Consumers have power in the cereal aisle … but big companies have more.
As UCS showed with this interactive feature earlier this year, we have choices when we go to the supermarket (though public policies and corporate actions largely create and prop up those choices). To improve the impact of your cereal habit, the best option right now is probably to choose an organic brand. Grains grown organically avoid a lot of environmental damage, and while farmers can pursue sustainable practices without being certified organic, the USDA organic label is currently the best signal to consumers that packaged food ingredients are grown in better ways.
Then there's oatmeal. I wrote about its power a couple of years ago, and our new report bears out that sustainably grown whole oats have even more soil-saving, pollution-preventing potential than formulated oat-based cereals, simply because there are more oats per serving. (Although personally, I won't return to my favorite organic oatmeal until this heat breaks in the fall.)
Beyond that, clearly sustainable cereal choices are pretty limited.
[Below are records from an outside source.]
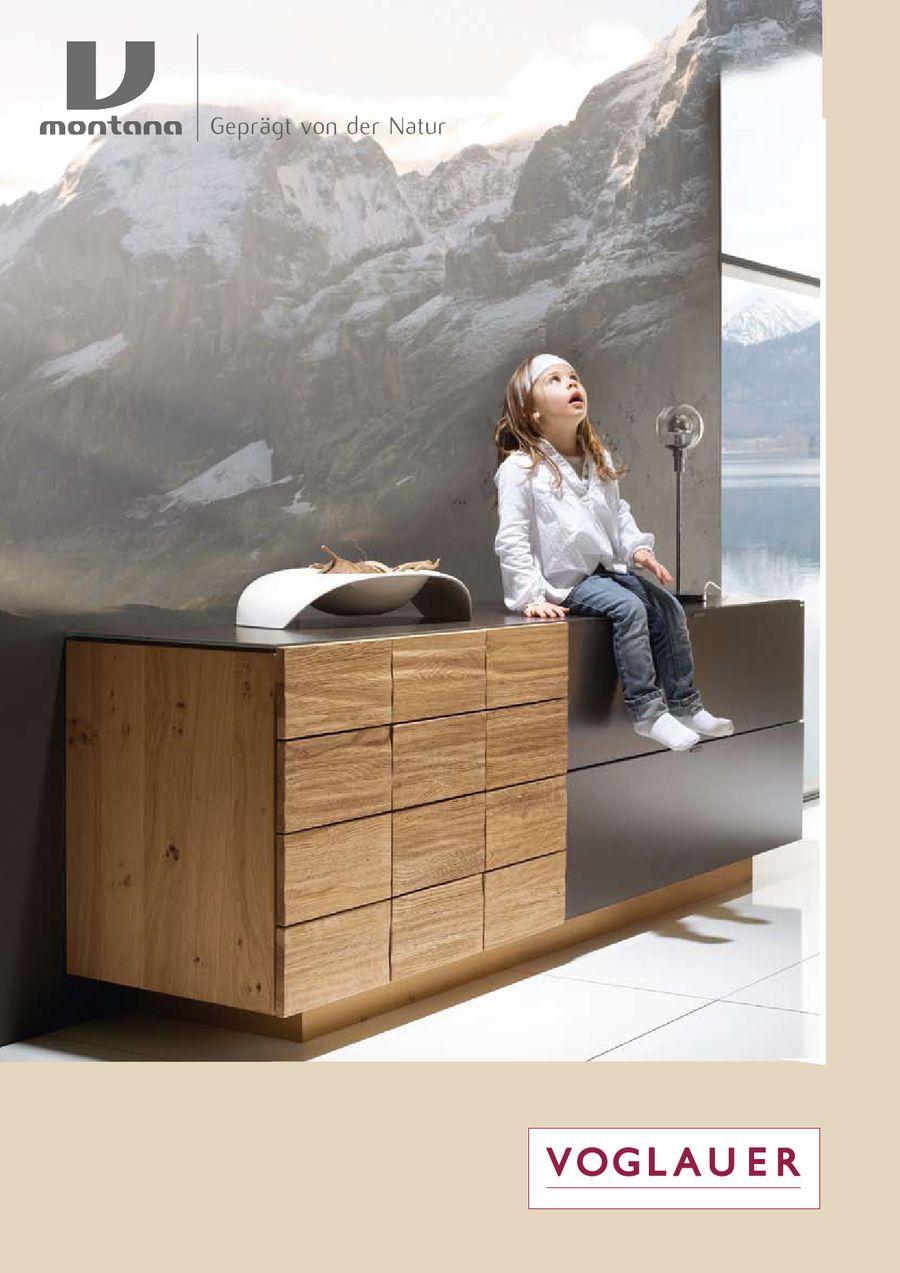 V Montana Wohnzimmer Esszimmer 2010 Von Voglauer Mobelwerk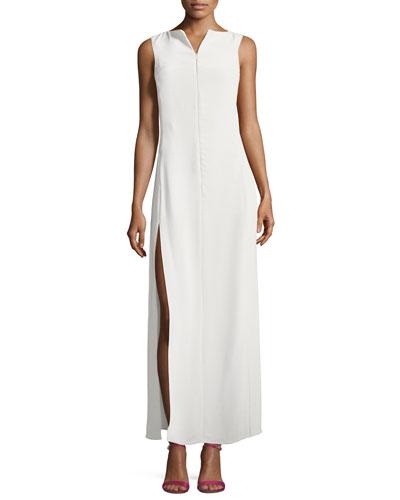 Maxi Dress with Slit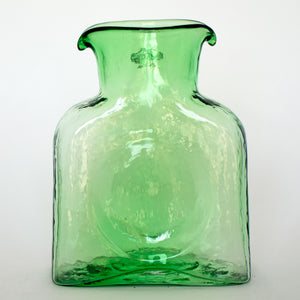 Blenko Glass Water Bottle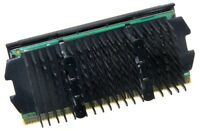CPU Intel Pentium III SL35D 450MHz SLOT1 + Dissipateur de Chaleur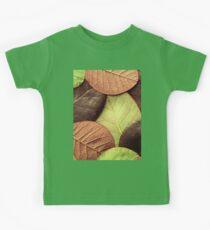 Brown Leaf Pattern Kids Tee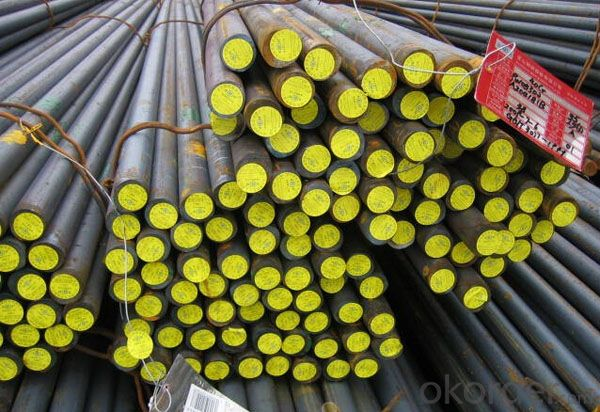 Special Steel SAE4140 Alloy Steel Round Bar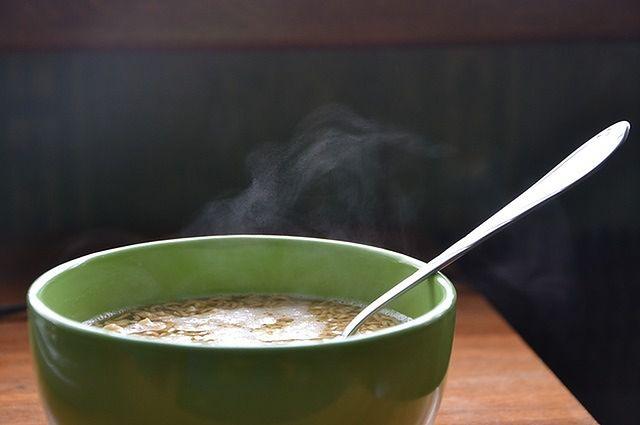 Lekka zupa z kurczaka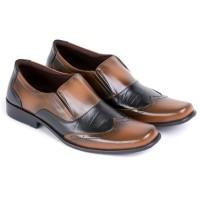 harga sepatu pantofel kulit coklat pria sepatu formal kerja laki laki Tokopedia.com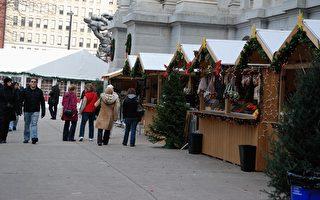 「聖誕村」紮營費城市政大樓外
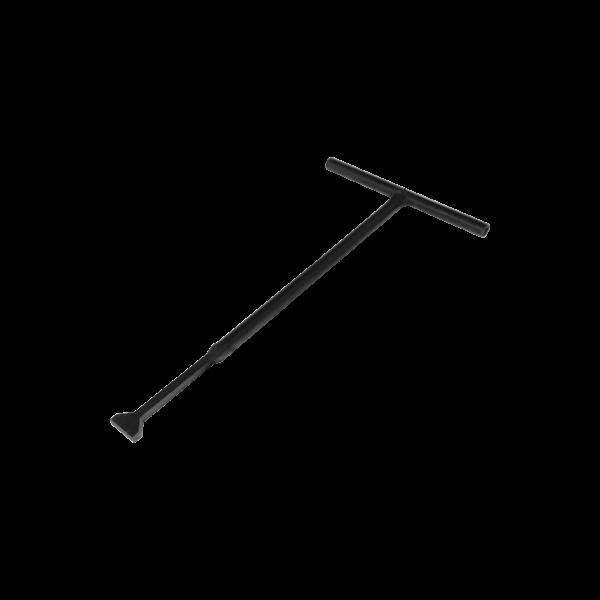 Level T - ключ 3D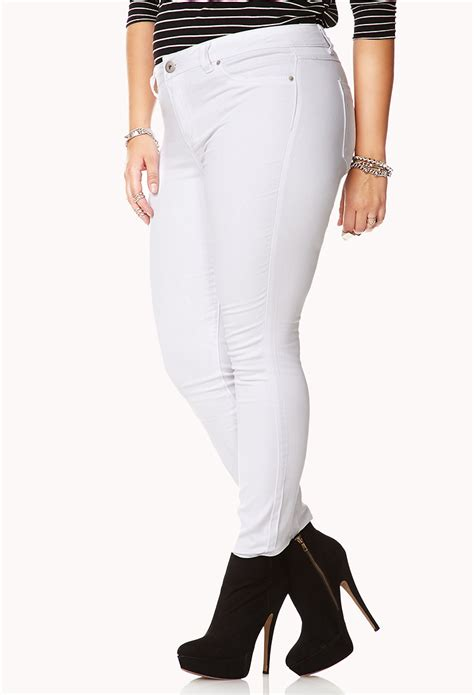 Forever 21 Colored Stretchy Skinny Jeans in White - Lyst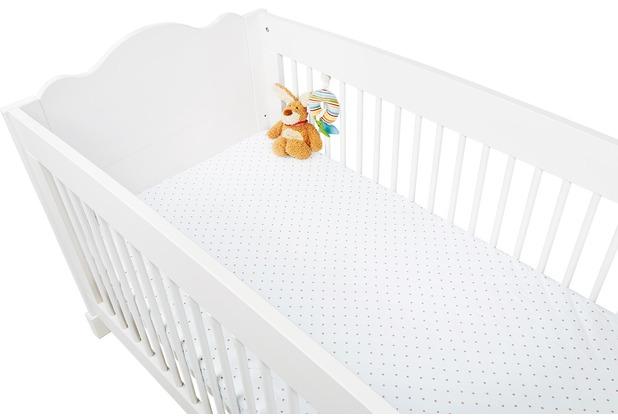Pinolino Spannbetttücher für Kinderbetten im Doppelpack \'Sternchen\', Jersey, rosa und Uni, weiß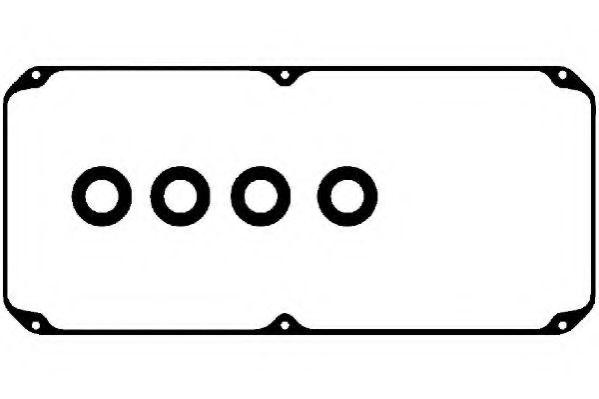 Комплект прокладок, крышка головки цилиндра PAYEN арт.
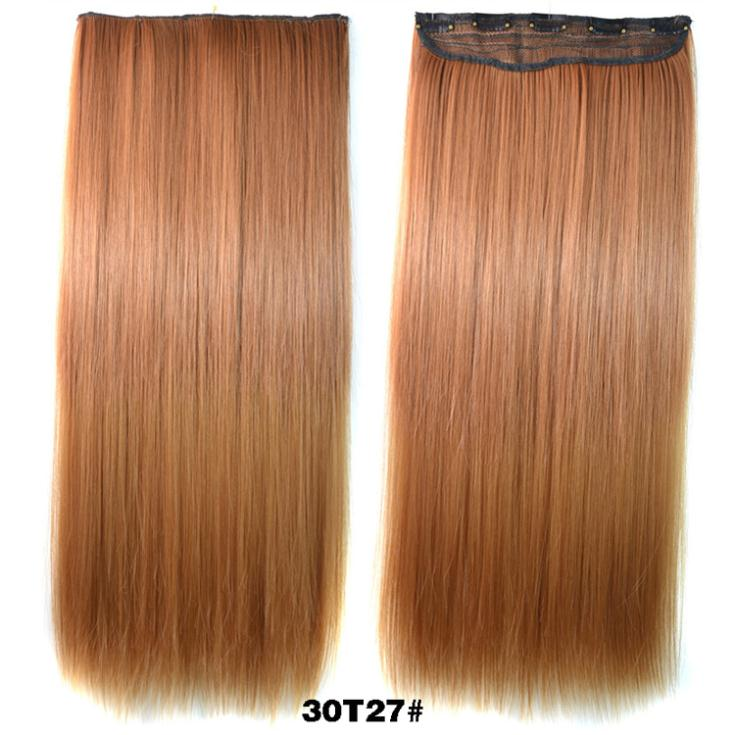 Human Hair For Sale Nz 8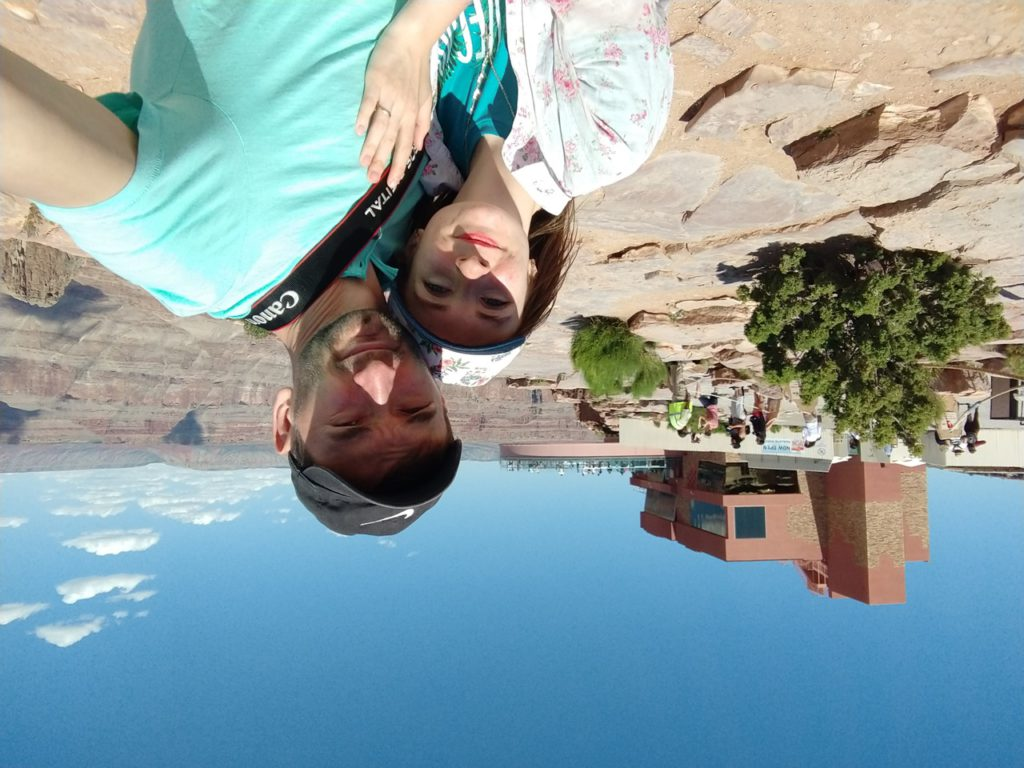 Большой Каньон (Гранд Каньон), смотровая площадка Skywalk, Аризона, СШАБольшой Каньон (Гранд Каньон), смотровая площадка Skywalk, Аризона, США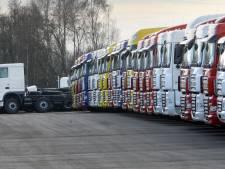 FNV brengt misstanden bij transportbedrijf De Rooy in Son voor de rechter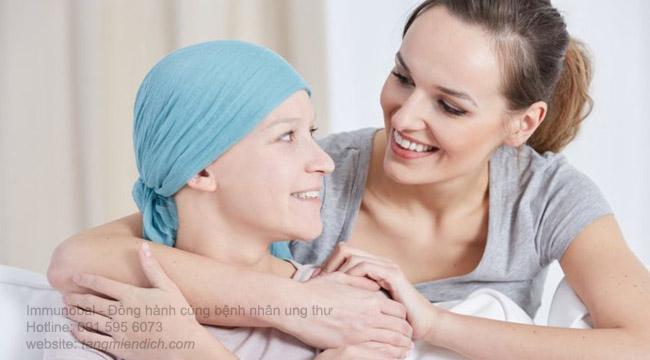 ung thư vòm họng giai đoạn đầu có chữa được không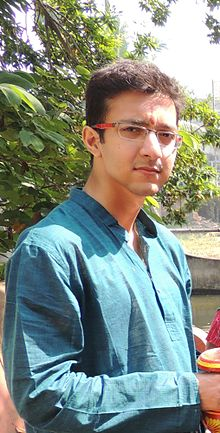 Depiction of Nilesh Chakraborty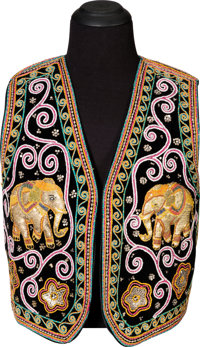 Jimi Hendrix Owned and Worn Indian-Style Embroidered Vest (Circa 1967-70)
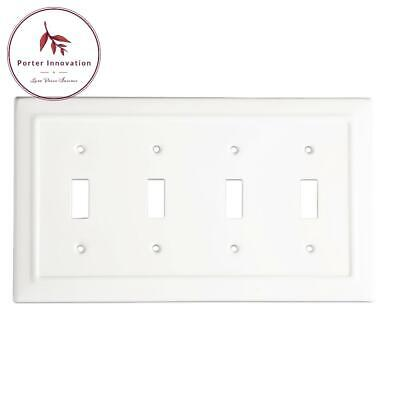 Architectural Metal Quad Switch Wall Plate/Switch Plate, Classic White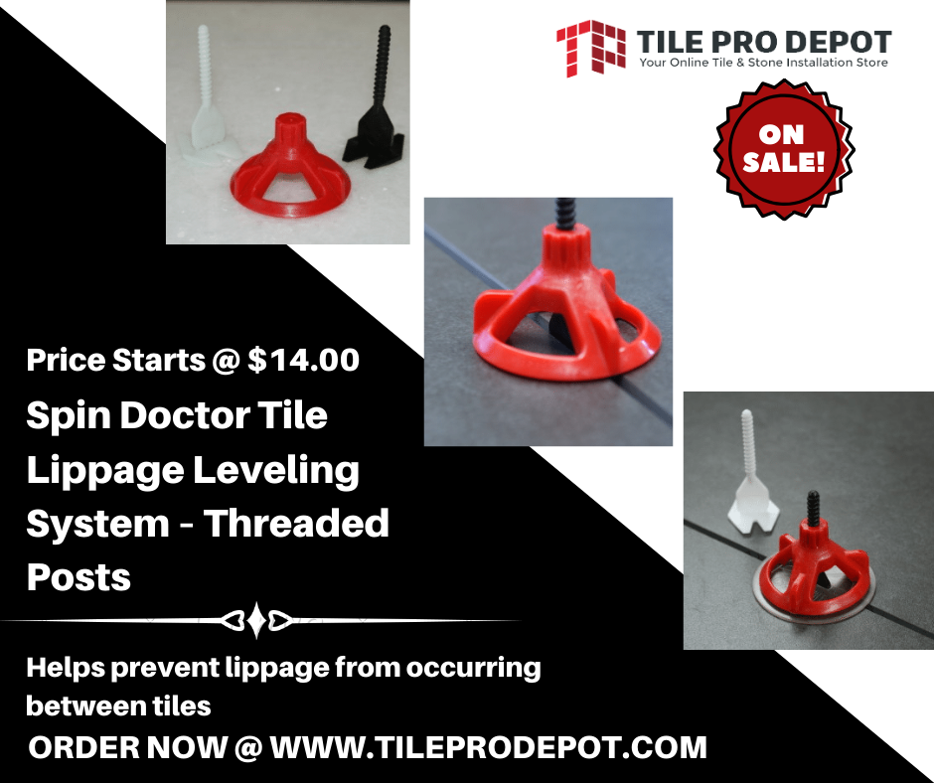 spin doctor tile lippage leveling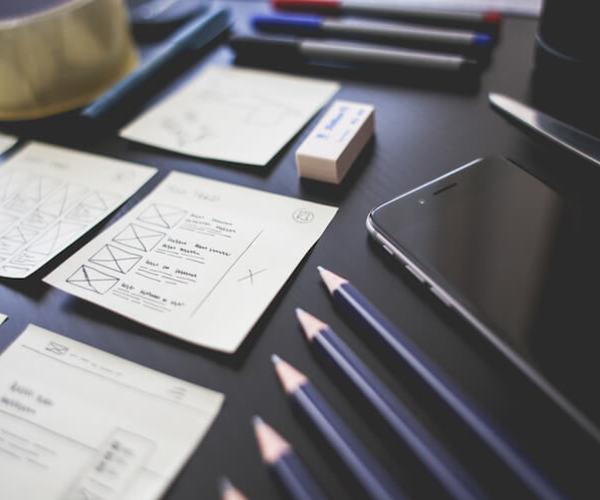 Preview freelance vs auto entrepreneur domiciliation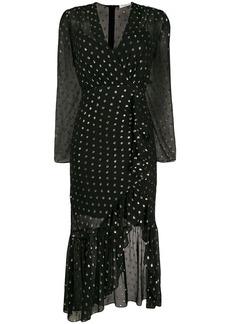 Sandro polka dot print dress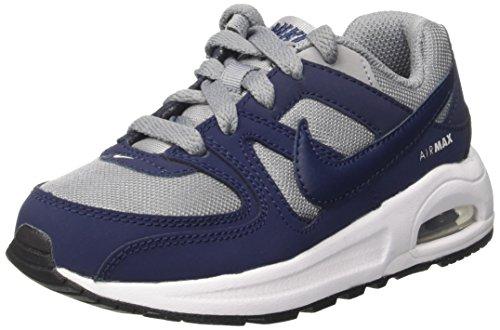 Nike Air Max Command Flex Ps, Sneakers basses garçon Gris (Stealth/midnight Navy/white/black)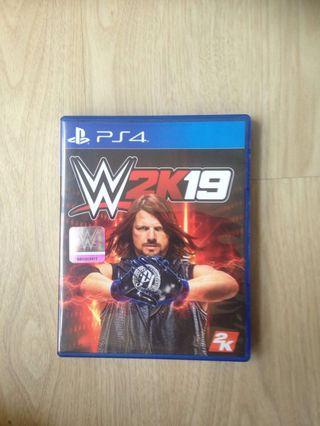 🚚 WWE 2K19 for PS4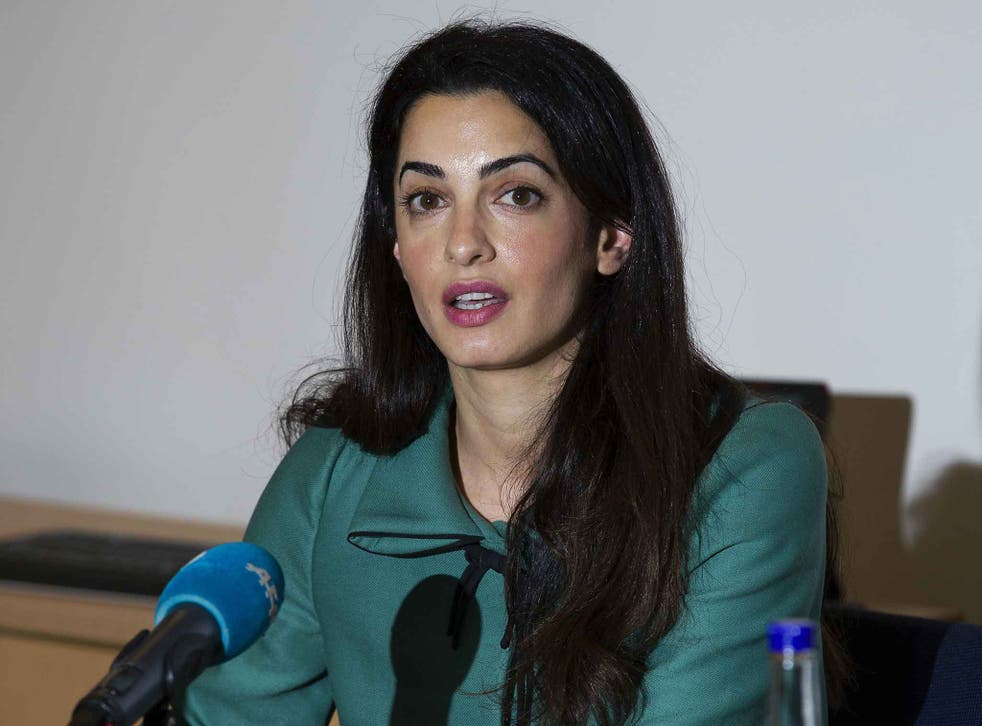 Mrs Clooney is acting pro-bono for the former president Mohamed Nasheed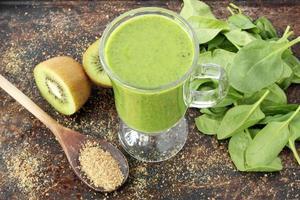 smoothie vert photo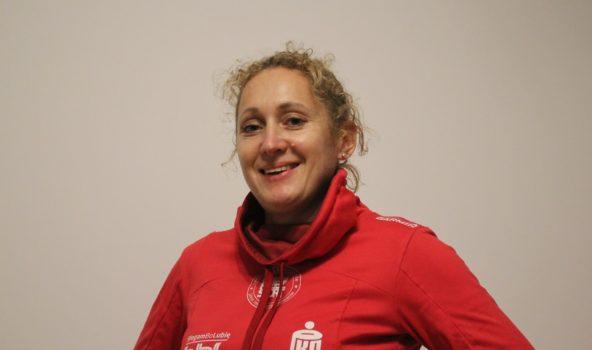 Celestyna Szczukowska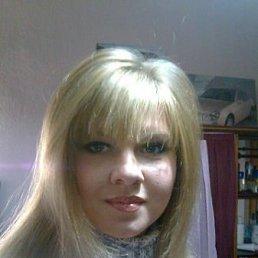 Настена, 28 лет, Михайловка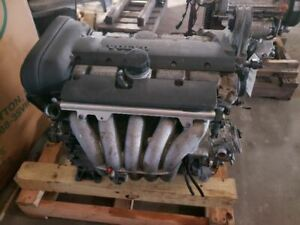 Engine-Station-Wgn-2-4L-VIN-61-B5244S-Engine-Fits-03-07-VOLVO-70-SERIES-504971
The biggest cereal companies could take steps to change this, however. There are four of them, and you know their names: General Mills, Kellogg Company, Post Consumer Brands and Quaker Oats (a division of PepsiCo). Together, these companies account for 86 percent of the $8.5 billion U.S. breakfast cereal market; many of their brands are household names, and they make more than just cereal. These companies have begun to take steps to improve the sourcing of their ingredients (check out some of their initiatives here and here), but there's plenty of opportunity to do more. By investing in more supply chain improvements, defining and improving sustainability standards and raising consumer awareness, these companies can play a major role in expanding opportunities for sustainable U.S. grain farmers, setting the wheels in motion for larger-scale market shifts.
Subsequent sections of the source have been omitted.